Соскочив на землю, киммериец кинул быстрый взгляд на рану сайгада, из которой торчала стрела, определил ее как незначительную или смертельную — ибо крови видно не было, но и признаков жизни тоже, усмехнулся зло и двинулся навстречу разбойникам. Меч в его полусогнутой руке сверкал уже не весело и свободно, как пару мгновений назад, а угрожающе, яростно — как обычно в последний миг перед битвой. Первобытные дикие чувства, клокотавшие в мощной груди варвара, словно передавались мечу и мутными всполохами пробегали по синеватому гладкому лезвию; смерть — он ощущал это кожей — трепетала на самом кончике клинка в ожидании первой жертвы, и Конан знал: ей не придется ждать слишком долго.

Через несколько шагов выяснилось, что бандитов не десяток, а почти вдвое больше.
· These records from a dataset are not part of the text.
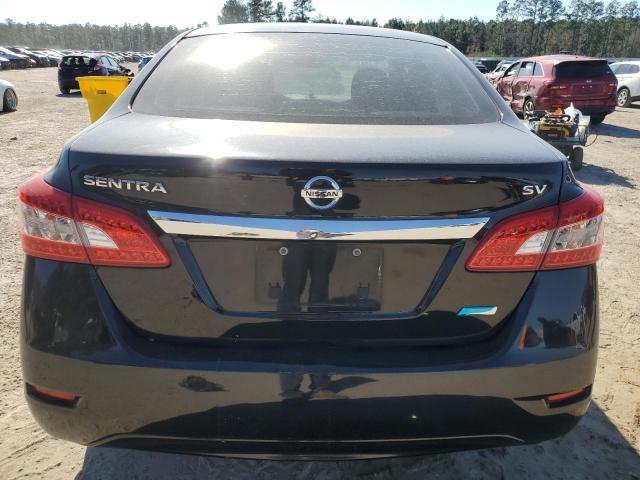 Photo 6 from auction – 2013 NISSAN SENTRA S with VIN 1N4AB7AP3DN910212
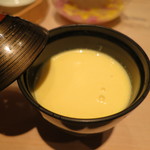 くろぎ - 岩木山で獲れた「だけきみ」の摺り流し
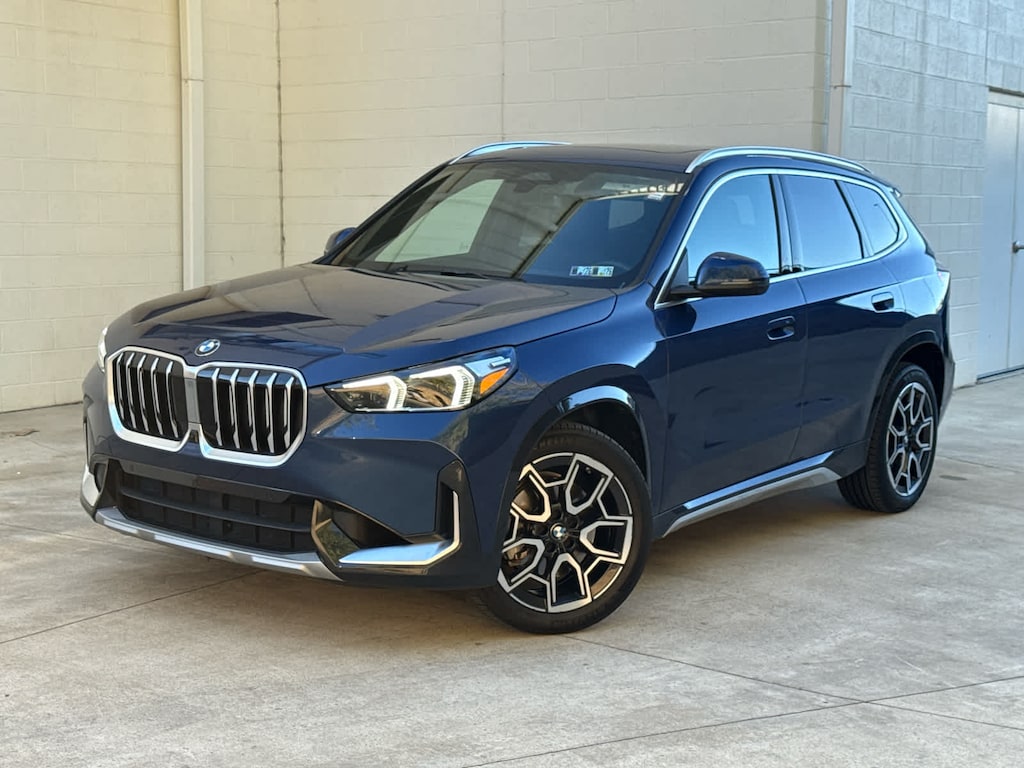 Certified 2025 BMW X1 xDrive28i SUV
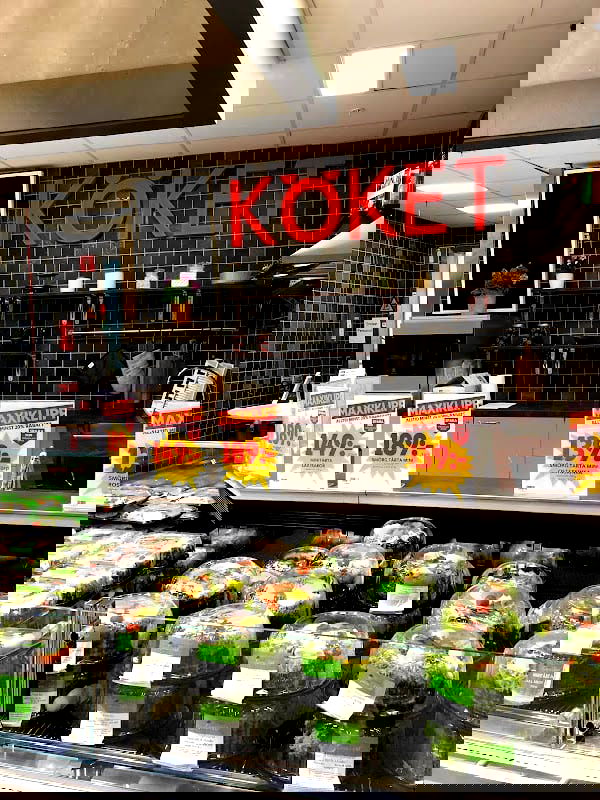 Maxi ICA Stormarknad Gnista Uppsala - Photo 4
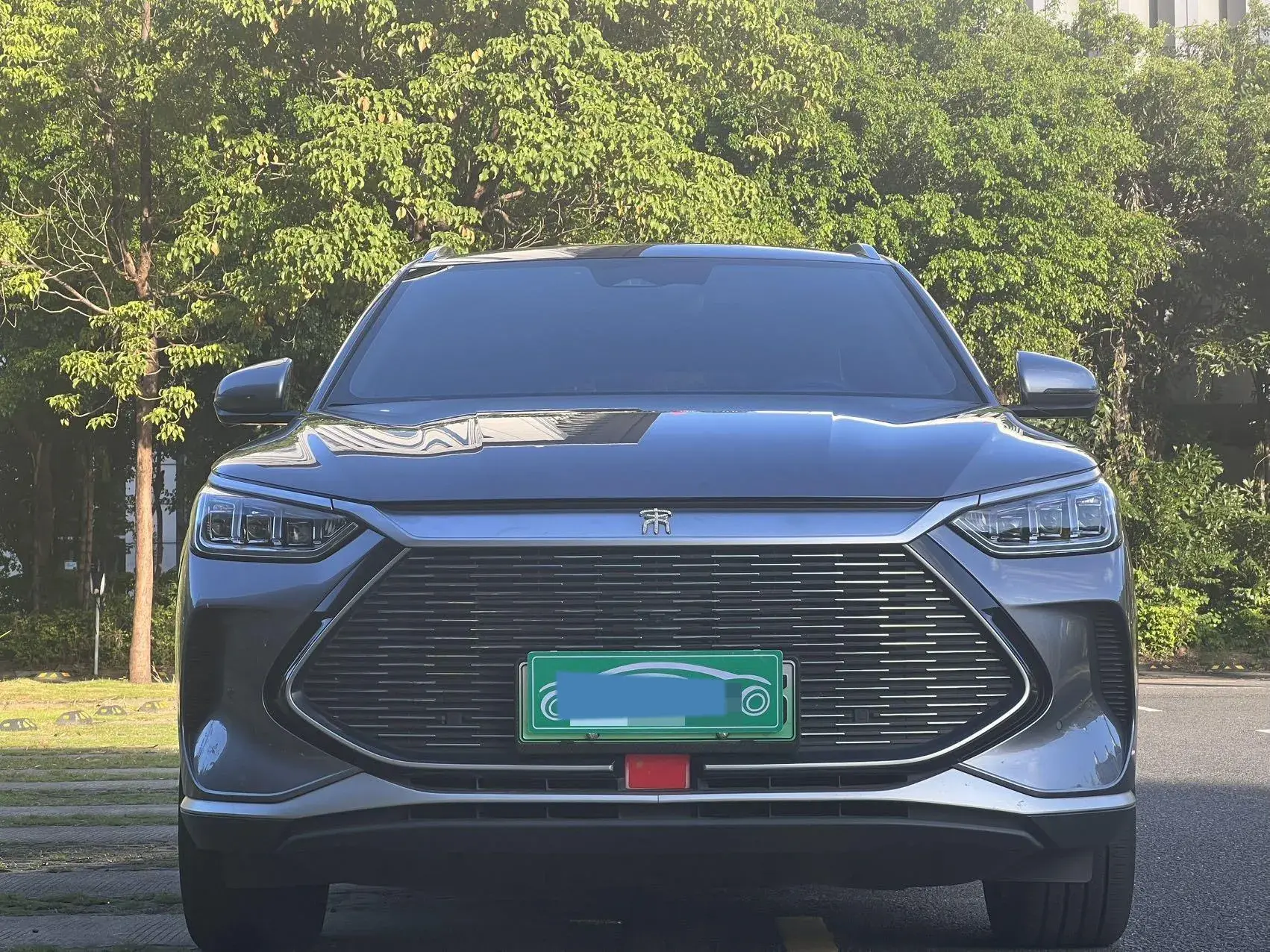 2021 BYD SONG thumbnail 2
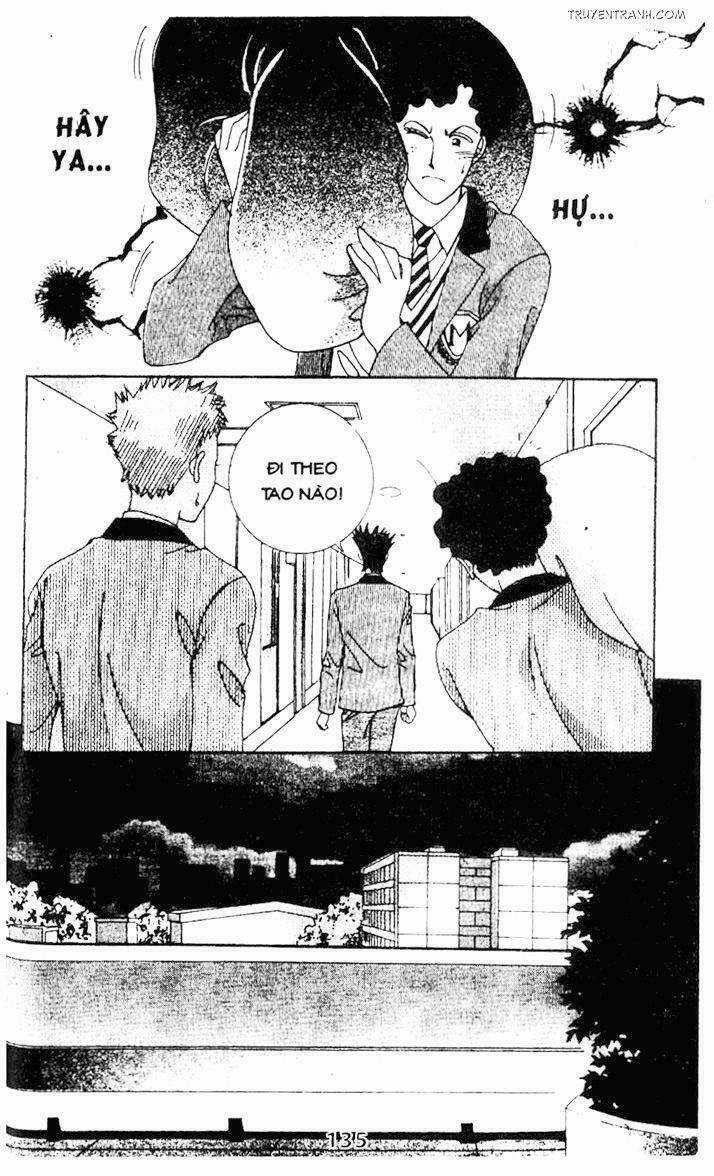 Điên Vì Yêu - Love Like Crazy Chapter 5 trang 22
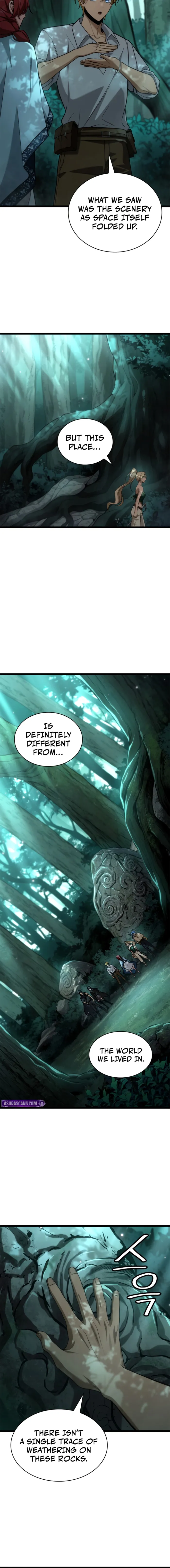 Read Infinite Mage Manga Online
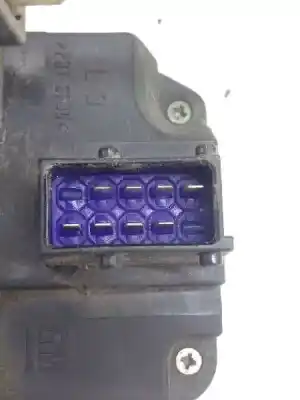 Piesă de schimb auto la mâna a doua încuietoare ușa fațã stânga pentru opel combo familiar referințe oem iam 24434884  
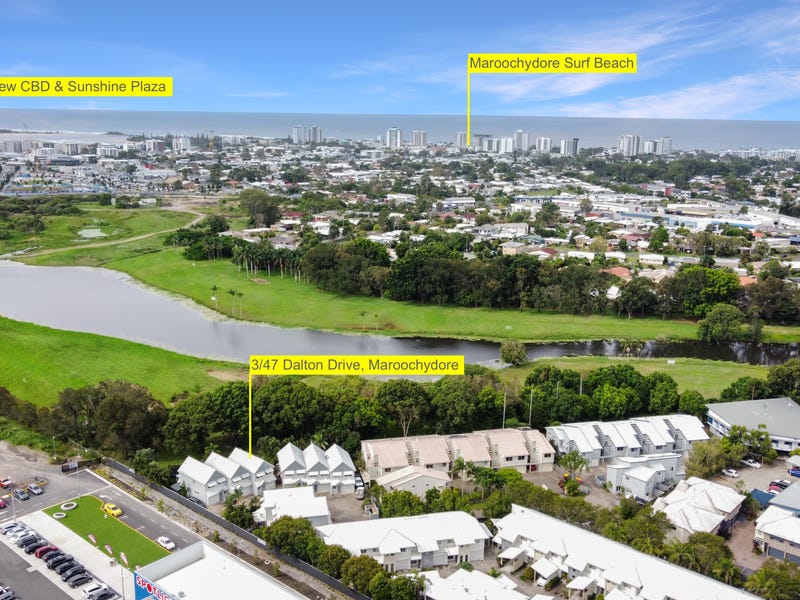 3/47 Dalton Drive, Maroochydore, QLD 4558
Часть их выползла из-за деревьев, с удовлетворением обнаружив, что противник один, а с досадой — что он вряд ли везет в своем дорожном мешке что-либо ценное, так как вид его был хотя и грозен, но не богат. Заросшие щетиной, озлобленные и голодные, они медленно, молча шли к киммерийцу, по дороге рассеиваясь так, чтобы взять его в круг. Сине-зеленые куртки их — явно дезертиров из малочисленного войска туранского города Шангары — цветом и впрямь напоминали одеяние здешних землепашцев, зато кинжалы, мечи и сабли, зажатые в крепких руках, ничуть не походили на мотыги или лопаты.